For a given Greenplum Database user, PXF uses the following precedence rules (highest to lowest) to obtain configuration property settings for the user:

  1. A property that you configure in <server_name>/<greenplum_user_name>-user.xml overrides any setting of the property elsewhere.
  2. A property that is specified via custom options in the CREATE EXTERNAL TABLE command LOCATION clause overrides any setting of the property in a PXF server configuration.
  3. Properties that you configure in the <server_name> PXF server definition identify the default property values.

These precedence rules allow you create a single external table that can be accessed by multiple Greenplum Database users, each with their own unique external data store user credentials.

Using a Server Configuration

To access an external data store, the Greenplum Database user specifies the server name in the CREATE EXTERNAL TABLE command LOCATION clause SERVER=<server_name> option. The <server_name> that the user provides identifies the server configuration directory from which PXF obtains the configuration and credentials to access the external data store.

For example, the following command accesses an S3 object store using the server configuration defined in the $PXF_CONF/servers/s3srvcfg/s3-site.xml file:

CREATE EXTERNAL TABLE pxf_ext_tbl(name text, orders int)
  LOCATION ('pxf://BUCKET/dir/file.txt?PROFILE=s3:text&SERVER=s3srvcfg')
FORMAT 'TEXT' (delimiter=E',');

PXF automatically uses the default server configuration when no SERVER=<server_name> setting is provided.

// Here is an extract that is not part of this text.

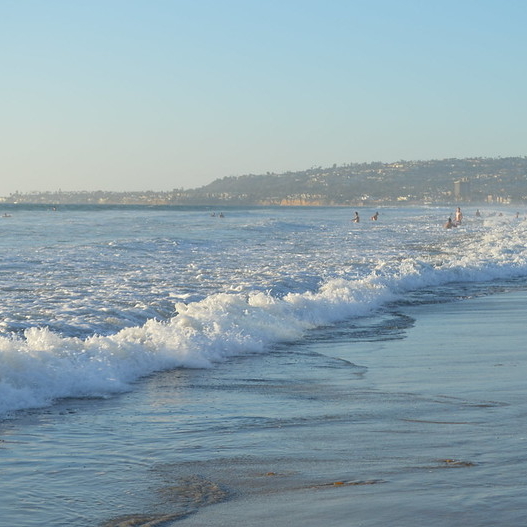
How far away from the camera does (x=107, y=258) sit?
2623 centimetres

For example, if the default server configuration identifies a Hadoop cluster, the following example command references the HDFS file located at /path/to/file.txt:

CREATE EXTERNAL TABLE pxf_ext_hdfs(location text, miles int)
  LOCATION ('pxf://path/to/file.txt?PROFILE=hdfs:text')
FORMAT 'TEXT' (delimiter=E',');
A Greenplum Database user who queries or writes to an external table accesses the external data store with the credentials configured for the <server_name> user. If no user-specific credentials are configured for <server_name>, the Greenplum user accesses the external data store with the default credentials configured for <server_name>.